## Exercise instructions
The entries that follow need to be printed exactly as they are, minus any pictures.

## Source material

----

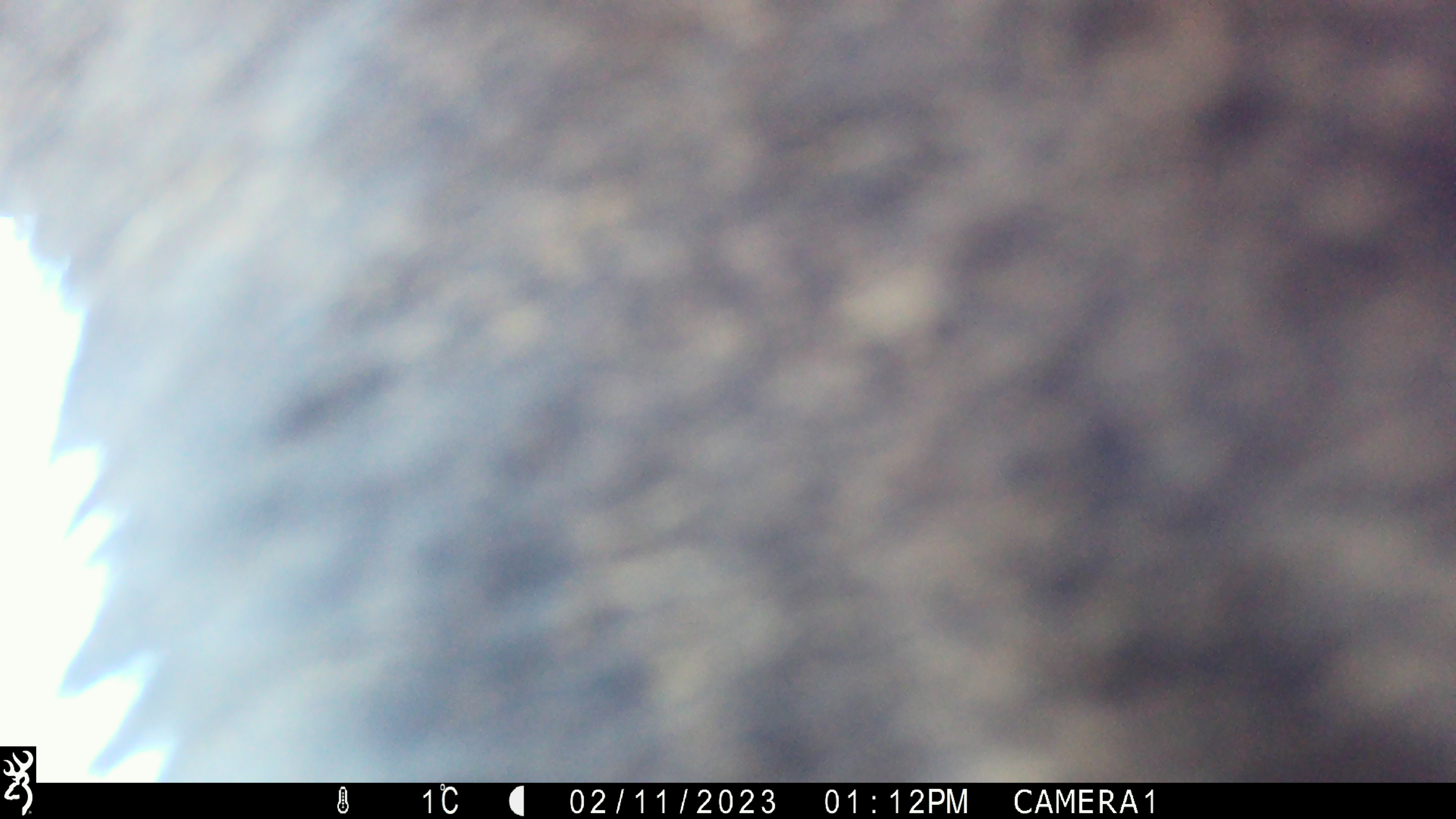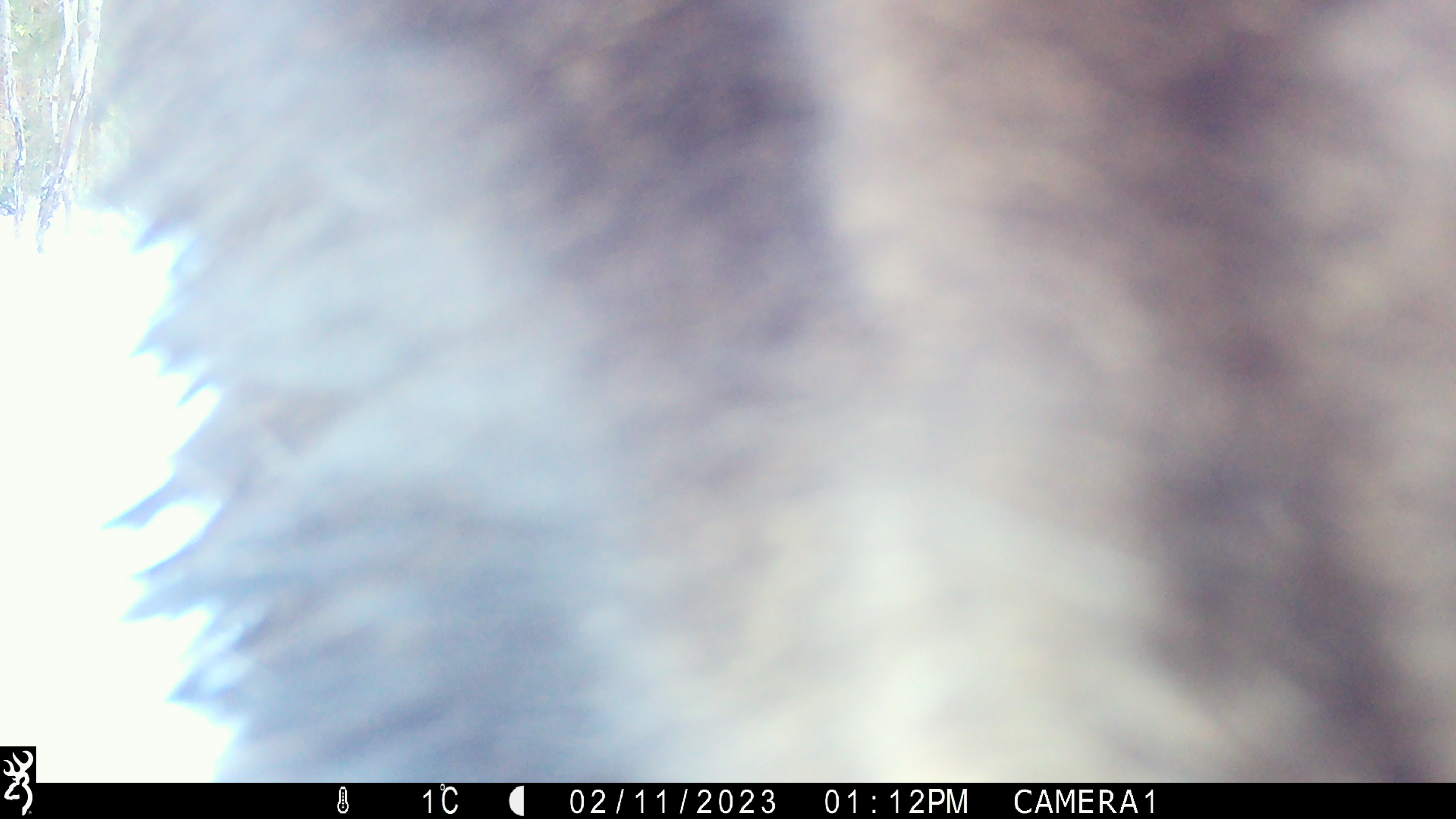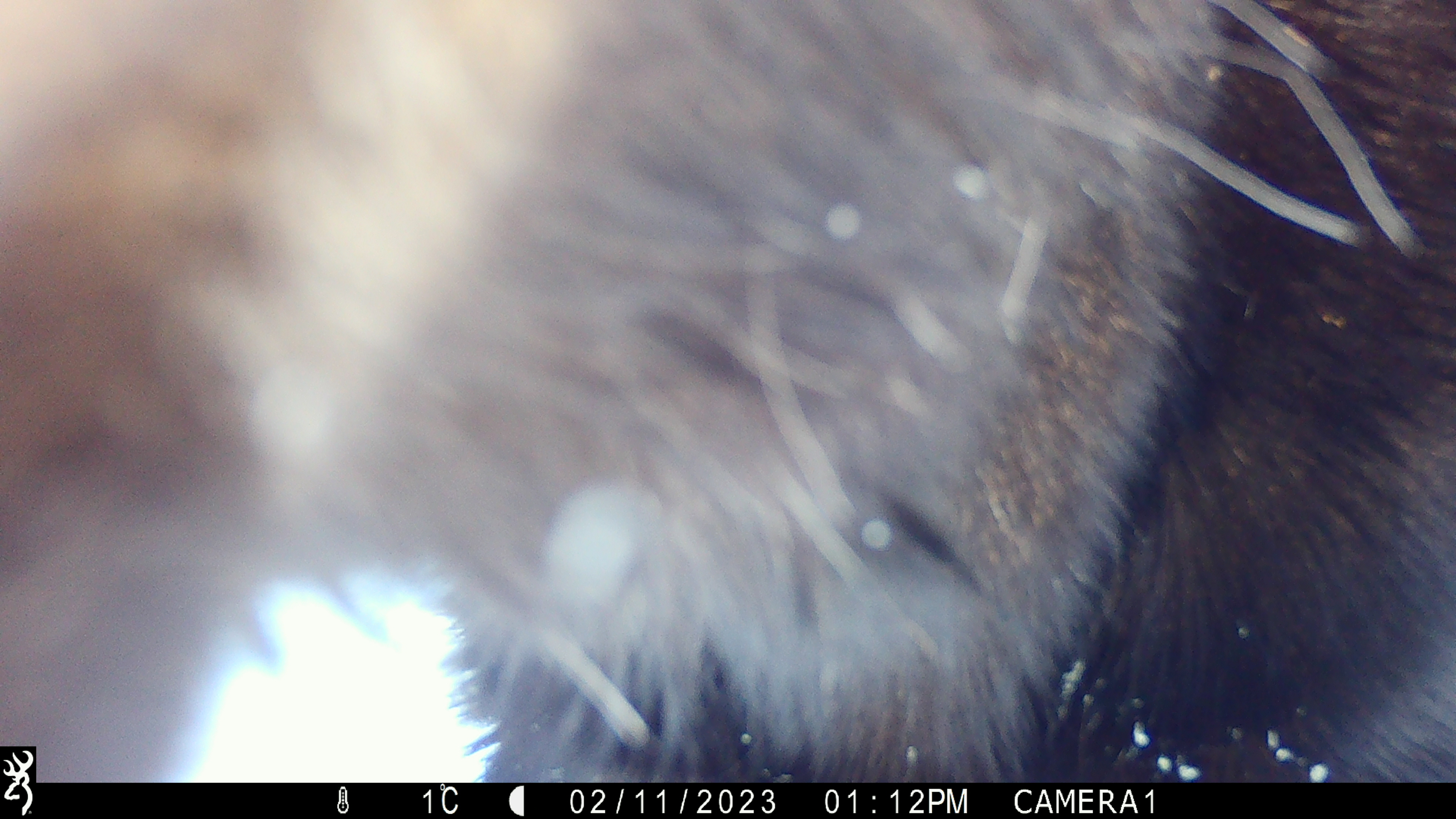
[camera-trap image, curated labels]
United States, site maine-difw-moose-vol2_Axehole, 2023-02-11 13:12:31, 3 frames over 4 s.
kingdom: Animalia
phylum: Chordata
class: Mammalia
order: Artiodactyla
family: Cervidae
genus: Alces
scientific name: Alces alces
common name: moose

----

## Exercise result
[camera-trap image, curated labels]
United States, site maine-difw-moose-vol2_Axehole, 2023-02-11 13:12:31, 3 frames over 4 s.
kingdom: Animalia
phylum: Chordata
class: Mammalia
order: Artiodactyla
family: Cervidae
genus: Alces
scientific name: Alces alces
common name: moose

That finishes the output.